======== Extracted text

Fermenting - Once the tea leaves have been rolled, they are left to ferment on trays. This is a vital step in the process and needs to be closely monitored as one wrong move can affect the quality and taste of the finished tea.

Drying - Once the leaves have oxidized, they are spread thinly across trays, and hot hair is blown over them with a machine, ensuring all moisture has been removed.

Sorting - This is the last step in the production of Assam tea. The tea is fed through a machine on conveyor belts and over vibrating wire mesh trays. The tea is then packed carefully to preserve the flavour.


Our Favourite Assam Teas


Assam Boisahabi Loose-Leaf Tea

Assam Boisahabi loose leaf tea



Assam Boisahabi is a first flush loose-leaf tea from the Assam region in India. It is rather remarkable, with deep brown generously sized tea leaves with distinctive golden tips. The tea is smooth and refreshing with bold aromatics and a naturally occurring delicate, malty sweetness. Assam Boisahabi is a delight for Assam tea lovers or newcomers to this variety of tea.









Joy of Tea Royal Assam Tea Bags

Joy of Tea Assam Teabags


A classic among broken teas, this Assam tea is distinguished by many golden tips and a malty, spicy and lively aroma. It's perfect with milk any time of the day. 











Assam Nahorhabi

Assam Nahorhabi loose leaf tea


A rare loose-leaf tea, Assam Nahorhabi is from one of the oldest tea gardens of India in the Sivasagar district. The name Nahorhabi comes from the Nahors trees, also known as Mesua ferrea, which used to be common in this area. The region's climate is very humid with a lot of rain, but also with a lot of sunshine.

================
======== Given information

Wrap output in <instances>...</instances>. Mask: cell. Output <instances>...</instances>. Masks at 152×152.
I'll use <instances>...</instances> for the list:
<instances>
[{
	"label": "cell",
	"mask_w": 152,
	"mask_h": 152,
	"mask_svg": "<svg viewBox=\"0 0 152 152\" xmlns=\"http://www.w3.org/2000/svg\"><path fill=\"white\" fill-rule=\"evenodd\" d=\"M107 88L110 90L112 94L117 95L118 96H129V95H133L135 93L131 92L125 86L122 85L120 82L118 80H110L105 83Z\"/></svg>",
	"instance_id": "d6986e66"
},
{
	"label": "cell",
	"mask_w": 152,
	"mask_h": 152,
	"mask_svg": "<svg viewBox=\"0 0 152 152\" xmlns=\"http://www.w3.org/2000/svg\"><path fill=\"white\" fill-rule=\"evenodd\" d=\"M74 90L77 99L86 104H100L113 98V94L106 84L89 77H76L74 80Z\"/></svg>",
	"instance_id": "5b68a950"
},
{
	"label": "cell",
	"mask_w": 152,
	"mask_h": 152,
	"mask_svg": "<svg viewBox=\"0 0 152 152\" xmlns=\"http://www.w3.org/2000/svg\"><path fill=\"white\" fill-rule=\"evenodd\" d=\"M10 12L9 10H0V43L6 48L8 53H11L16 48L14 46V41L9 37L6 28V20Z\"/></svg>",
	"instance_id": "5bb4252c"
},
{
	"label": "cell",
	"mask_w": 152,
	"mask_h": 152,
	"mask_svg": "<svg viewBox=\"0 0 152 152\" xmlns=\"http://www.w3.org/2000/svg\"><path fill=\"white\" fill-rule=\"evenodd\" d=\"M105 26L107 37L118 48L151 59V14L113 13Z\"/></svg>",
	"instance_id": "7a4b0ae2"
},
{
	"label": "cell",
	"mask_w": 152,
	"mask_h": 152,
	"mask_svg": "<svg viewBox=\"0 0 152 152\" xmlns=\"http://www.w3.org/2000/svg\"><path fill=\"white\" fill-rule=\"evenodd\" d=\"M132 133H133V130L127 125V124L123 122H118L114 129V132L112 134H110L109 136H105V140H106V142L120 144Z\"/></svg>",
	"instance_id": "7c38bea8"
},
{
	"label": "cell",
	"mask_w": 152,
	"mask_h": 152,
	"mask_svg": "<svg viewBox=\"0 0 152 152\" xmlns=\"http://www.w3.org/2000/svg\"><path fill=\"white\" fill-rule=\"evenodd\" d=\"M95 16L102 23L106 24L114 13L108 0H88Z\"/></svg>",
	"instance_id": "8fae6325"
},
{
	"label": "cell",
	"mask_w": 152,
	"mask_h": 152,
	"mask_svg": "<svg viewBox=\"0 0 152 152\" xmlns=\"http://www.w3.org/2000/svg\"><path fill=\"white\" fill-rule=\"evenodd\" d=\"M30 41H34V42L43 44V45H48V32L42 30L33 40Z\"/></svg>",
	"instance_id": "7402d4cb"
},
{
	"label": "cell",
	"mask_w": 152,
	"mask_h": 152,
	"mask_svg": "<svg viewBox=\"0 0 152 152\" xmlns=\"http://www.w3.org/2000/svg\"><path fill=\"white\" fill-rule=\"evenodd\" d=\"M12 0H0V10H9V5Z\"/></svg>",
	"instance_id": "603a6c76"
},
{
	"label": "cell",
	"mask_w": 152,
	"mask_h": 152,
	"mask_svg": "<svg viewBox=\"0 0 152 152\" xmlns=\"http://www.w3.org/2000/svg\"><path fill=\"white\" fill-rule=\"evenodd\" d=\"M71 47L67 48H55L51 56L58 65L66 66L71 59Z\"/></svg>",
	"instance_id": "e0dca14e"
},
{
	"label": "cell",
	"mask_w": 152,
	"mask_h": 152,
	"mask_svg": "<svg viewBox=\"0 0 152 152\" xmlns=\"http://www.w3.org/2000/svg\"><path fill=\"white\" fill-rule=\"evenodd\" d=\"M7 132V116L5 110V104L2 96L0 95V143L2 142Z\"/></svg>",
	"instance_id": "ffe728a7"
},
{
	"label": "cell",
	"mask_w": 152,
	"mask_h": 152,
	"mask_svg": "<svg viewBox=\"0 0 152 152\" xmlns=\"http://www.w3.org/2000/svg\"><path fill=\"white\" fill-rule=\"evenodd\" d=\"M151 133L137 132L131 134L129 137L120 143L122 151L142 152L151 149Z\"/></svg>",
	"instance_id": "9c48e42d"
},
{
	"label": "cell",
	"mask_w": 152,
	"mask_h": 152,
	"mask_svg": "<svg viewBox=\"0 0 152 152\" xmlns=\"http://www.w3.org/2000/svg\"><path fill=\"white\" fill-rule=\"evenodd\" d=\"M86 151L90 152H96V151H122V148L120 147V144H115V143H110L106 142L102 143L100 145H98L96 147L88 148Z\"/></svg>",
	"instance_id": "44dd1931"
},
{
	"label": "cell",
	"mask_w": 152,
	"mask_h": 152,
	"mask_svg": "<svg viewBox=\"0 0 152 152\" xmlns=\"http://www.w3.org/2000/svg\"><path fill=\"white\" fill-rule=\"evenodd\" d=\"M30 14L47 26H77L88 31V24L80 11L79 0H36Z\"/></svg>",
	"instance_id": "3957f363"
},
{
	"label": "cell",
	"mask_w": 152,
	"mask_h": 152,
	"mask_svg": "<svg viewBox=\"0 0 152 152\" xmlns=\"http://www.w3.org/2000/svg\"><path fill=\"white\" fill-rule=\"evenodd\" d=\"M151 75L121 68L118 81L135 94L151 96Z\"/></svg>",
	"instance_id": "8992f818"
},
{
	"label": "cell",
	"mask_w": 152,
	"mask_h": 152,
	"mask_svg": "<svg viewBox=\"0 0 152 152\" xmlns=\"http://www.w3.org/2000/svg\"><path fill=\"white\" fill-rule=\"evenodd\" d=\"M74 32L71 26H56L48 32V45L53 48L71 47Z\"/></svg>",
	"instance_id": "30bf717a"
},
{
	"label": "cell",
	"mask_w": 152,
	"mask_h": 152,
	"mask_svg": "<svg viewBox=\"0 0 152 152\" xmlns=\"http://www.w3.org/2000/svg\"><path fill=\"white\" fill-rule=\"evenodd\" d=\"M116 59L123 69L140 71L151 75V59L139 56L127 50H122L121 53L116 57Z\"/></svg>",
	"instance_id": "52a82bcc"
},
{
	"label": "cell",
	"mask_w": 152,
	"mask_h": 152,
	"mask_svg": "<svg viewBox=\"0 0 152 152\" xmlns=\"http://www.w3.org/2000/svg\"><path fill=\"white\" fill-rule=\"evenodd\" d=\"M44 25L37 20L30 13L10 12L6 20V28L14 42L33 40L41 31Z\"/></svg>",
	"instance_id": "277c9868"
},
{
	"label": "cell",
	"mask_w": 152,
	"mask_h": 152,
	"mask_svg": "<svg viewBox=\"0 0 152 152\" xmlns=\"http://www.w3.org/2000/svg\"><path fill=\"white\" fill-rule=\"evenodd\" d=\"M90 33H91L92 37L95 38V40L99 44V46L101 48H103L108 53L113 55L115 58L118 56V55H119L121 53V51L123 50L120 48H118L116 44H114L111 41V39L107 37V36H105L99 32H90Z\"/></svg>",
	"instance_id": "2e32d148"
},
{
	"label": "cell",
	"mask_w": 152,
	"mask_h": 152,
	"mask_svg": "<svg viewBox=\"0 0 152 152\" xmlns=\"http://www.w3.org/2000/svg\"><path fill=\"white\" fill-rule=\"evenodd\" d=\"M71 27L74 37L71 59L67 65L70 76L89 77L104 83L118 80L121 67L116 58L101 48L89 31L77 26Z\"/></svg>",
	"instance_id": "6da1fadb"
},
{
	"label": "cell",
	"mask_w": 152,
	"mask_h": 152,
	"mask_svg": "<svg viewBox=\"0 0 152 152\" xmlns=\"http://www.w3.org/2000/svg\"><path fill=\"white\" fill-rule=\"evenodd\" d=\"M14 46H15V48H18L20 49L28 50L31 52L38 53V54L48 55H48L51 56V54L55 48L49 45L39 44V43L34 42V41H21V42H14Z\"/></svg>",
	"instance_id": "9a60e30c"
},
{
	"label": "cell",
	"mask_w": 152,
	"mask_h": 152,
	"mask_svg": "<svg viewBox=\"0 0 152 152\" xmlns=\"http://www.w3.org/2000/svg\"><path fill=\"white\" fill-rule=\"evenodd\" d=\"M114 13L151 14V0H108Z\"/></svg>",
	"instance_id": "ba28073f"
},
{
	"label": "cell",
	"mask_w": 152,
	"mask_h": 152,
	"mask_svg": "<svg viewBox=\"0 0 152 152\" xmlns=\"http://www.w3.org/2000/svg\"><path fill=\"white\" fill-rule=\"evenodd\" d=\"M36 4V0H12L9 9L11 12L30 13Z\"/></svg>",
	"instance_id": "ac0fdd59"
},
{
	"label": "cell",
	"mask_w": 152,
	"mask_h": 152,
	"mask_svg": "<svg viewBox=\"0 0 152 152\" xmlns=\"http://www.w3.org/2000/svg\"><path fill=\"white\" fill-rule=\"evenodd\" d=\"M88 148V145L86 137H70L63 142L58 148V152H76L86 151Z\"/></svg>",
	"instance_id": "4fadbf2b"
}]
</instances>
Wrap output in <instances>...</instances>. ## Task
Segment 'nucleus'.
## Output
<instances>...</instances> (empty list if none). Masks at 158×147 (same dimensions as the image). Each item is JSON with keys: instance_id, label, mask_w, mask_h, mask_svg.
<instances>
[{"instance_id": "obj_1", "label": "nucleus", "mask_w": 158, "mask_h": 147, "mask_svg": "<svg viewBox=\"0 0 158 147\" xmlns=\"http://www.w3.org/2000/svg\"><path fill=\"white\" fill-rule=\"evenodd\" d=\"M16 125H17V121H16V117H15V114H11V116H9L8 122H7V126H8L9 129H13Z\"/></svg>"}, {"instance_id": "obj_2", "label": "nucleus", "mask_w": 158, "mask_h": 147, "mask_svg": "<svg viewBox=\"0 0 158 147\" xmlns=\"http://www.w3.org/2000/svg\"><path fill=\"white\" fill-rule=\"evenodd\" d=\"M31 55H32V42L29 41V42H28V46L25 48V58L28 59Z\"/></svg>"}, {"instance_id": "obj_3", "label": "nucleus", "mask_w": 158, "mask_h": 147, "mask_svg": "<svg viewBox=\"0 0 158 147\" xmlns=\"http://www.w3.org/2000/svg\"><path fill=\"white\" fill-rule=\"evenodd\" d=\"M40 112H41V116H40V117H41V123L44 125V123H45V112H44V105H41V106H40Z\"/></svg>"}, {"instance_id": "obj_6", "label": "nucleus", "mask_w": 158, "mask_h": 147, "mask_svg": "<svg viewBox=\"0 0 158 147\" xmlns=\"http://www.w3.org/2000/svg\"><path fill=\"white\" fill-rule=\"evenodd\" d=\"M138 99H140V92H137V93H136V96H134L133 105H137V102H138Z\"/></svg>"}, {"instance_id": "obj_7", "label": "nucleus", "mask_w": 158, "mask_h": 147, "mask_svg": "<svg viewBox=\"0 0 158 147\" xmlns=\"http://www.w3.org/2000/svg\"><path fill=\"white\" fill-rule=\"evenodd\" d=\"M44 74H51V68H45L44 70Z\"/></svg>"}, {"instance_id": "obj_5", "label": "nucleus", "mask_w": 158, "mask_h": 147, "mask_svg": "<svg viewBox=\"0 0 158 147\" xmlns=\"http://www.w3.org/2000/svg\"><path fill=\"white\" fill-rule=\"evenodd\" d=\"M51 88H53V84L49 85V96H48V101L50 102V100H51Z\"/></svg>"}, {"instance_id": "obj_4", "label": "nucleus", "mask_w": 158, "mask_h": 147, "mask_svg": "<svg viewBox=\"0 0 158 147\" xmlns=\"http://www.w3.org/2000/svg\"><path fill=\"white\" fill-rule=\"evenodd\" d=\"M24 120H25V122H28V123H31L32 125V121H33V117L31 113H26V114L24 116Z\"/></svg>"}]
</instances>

================

### What is being asked
Carry on the Assam tea text from its final sentence, picking up right after it. The listing comes from a separate source and has no connection to the Assam tea text.

### Answer area
The fine dark leaves with golden tips provide a soft yet highly aromatic Assam with hints of malt and caramel flavours. This tea brews a bright gold-brown cup colour.









Organic Assam Garden Loose-Leaf Tea

Assam Garden Organic loose leaf tea


Our Assam Garden Tea is a characterful, robust and malty Assam from northeast India. Produced by experts, this tea comes from a tea garden that originally pioneered organic tea growing. Delicious for breakfast or all-day refreshment, we love it with a splash of milk and a slice of cake in the afternoons. 










Assam Tea Blends 

Assam tea is ideal for blending with bold flavours and spices such as ginger, cinnamon and orange because its robust nature isn't compromised with aromatic additions. 


Assam Ginger & Orange Loose-Leaf Tea 

Assam Garden Organic loose leaf tea


Our Assam Ginger & Orange is a flavoured infusion of black Assam tea with ginger and blood orange. Bold and revitalizing, this expertly blended tea contains actual pieces of spicy ginger and orange.










Masala Chai – Loose-Leaf Black Tea

Masala Chai loose leaf tea



Assam teas a considered bold and flavoursome, which is why they are excellent for blending, and our Masala Chai is bursting with taste. The black loose-leaf Assam tea is combined with Chai spices, including ginger, anise, black peppercorns, clove, cinnamon and fennel. This exotic, spicy tea from India is delicious and can be enjoyed on its own or with milk and sugar.









Cinnamon Cocoa – Loose-Leaf Black Tea

Cinnamon Cocoa loose leaf tea



Our organic Cinnamon Cocoa tea is a comforting and indulgent flavoured black tea. The expertly blended loose-leaf Assam tea is paired with cinnamon, ginger and cocoa nibs. The brewed tea tastes luxurious with velvety chocolatey cocoa and gently spiced nuances. 










Irish Malt – Loose-Leaf Black Tea

Irish Malt loose leaf tea


One of our all-time favourite teas, this delicious loose-leaf tea has been specially selected for its robust, spicy Assam flavours. Irish Malt tea is accented with hints of Irish whisky flavour and authentic cocoa pieces. The extravagant taste makes this a delightful tea, malty and utterly tea-licious!









Discover our entire Assam tea range HERE




How to Brew Assam Teas

For those in favour of a dash of milk or sugar, Assam tea is an ideal choice. Following a standard brewing process, you can also give this well-loved breakfast tea a try on its own!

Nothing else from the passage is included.